FM-Index Reveals the Reverse Suffix Array

Jun 2020

FM-Index Reveals the Reverse Suffix Array

Informatics Institute faculty member Prof. Dr. Oğuzhan Külekçi's coauthored paper titled “FM-index reveals the reverse suffix array, A. Ganguly, D. Gibney, S. Hooshmand, M.O. Kulekci, S.V. Thankachan” has been accepted to CPM’2020 – 31th Annual Symposium on Combinatorial Pattern Matching.

This work has been partially supported by the research fund of Istanbul Technical University under project number MGA-2019-42224.

Abstract:
Given a text T[1,n] over an alphabet Σ of size σ, the suffix array of T stores the lexicographic order of the suffixes of T. The suffix array needs Θ(nlogn) bits of space compared to the nlogσ bits needed to store T itself. A major breakthrough [FM–Index, FOCS’00] in the last two decades has been encoding the suffix array in near-optimal number of bits (≈ log σ bits per character). One can decode a suffix array value using the FM-Index in logO(1) n time.

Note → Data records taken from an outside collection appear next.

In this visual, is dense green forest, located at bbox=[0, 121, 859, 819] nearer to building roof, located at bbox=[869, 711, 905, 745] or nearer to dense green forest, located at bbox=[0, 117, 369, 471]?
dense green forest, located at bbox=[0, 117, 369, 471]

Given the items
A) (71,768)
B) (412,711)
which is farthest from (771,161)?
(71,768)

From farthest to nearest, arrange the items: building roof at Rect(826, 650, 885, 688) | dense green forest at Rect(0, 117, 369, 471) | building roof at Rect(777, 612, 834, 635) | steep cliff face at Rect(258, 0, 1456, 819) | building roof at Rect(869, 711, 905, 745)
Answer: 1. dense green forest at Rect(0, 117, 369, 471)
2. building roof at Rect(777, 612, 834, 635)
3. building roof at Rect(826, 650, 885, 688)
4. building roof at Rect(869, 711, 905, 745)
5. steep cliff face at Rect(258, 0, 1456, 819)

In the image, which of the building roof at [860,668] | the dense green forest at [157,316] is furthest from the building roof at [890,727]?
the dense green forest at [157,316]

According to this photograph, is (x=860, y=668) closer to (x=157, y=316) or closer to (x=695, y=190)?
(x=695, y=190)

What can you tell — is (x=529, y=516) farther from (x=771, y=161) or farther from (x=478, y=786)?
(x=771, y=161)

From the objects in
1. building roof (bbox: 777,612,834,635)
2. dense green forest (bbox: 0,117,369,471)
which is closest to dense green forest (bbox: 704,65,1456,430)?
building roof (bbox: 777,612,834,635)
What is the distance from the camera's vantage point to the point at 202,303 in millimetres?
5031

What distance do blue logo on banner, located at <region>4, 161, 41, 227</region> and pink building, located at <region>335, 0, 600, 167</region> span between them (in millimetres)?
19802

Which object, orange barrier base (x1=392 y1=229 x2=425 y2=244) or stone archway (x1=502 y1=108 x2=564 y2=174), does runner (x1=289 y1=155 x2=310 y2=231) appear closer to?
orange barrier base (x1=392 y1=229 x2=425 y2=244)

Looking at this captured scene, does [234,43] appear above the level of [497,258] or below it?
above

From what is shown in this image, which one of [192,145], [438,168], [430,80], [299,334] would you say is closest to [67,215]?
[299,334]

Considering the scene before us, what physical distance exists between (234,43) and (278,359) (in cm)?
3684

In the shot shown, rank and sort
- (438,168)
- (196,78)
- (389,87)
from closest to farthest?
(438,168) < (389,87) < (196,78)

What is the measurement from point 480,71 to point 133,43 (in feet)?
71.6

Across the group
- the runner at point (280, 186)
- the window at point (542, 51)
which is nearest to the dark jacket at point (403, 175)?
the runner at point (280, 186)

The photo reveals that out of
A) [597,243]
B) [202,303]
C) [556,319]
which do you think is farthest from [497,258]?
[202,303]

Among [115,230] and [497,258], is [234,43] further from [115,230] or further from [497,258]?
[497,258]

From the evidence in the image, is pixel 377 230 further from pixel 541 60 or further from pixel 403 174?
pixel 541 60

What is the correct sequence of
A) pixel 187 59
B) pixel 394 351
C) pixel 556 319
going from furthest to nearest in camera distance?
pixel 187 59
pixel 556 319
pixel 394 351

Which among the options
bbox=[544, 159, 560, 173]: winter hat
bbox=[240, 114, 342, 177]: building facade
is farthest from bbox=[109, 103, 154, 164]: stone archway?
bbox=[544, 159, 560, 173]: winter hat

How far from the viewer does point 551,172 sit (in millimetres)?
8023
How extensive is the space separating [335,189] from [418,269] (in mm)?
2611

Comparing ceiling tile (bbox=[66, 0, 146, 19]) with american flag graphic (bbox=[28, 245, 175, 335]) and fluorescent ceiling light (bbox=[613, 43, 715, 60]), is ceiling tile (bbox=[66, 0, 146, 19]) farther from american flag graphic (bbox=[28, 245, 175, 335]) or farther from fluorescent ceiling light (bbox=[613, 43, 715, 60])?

We study an extension of the problem in which we have to also decode the suffix array values of the reverse text. This problem has numerous applications such as in approximate pattern matching [Lam et al., BIBM’ 09]. Known approaches maintain the FM–Index of both the forward and the reverse text which drives up the space occupancy to 2n log σ bits (plus lower order terms). This brings in the natural question of whether we can decode the suffix array values of both the forward and the reverse text, but by using n log σ bits (plus lower order terms). We answer this question positively, and show that given the FM–Index of the forward text, we can decode the suffix array value of the reverse text in near logarithmic average time. Additionally, our experimental results are competitive when compared to the standard approach of maintaining the FM–Index for both the forward and the reverse text. We believe that applications that require both the forward and reverse text will benefit from our approach.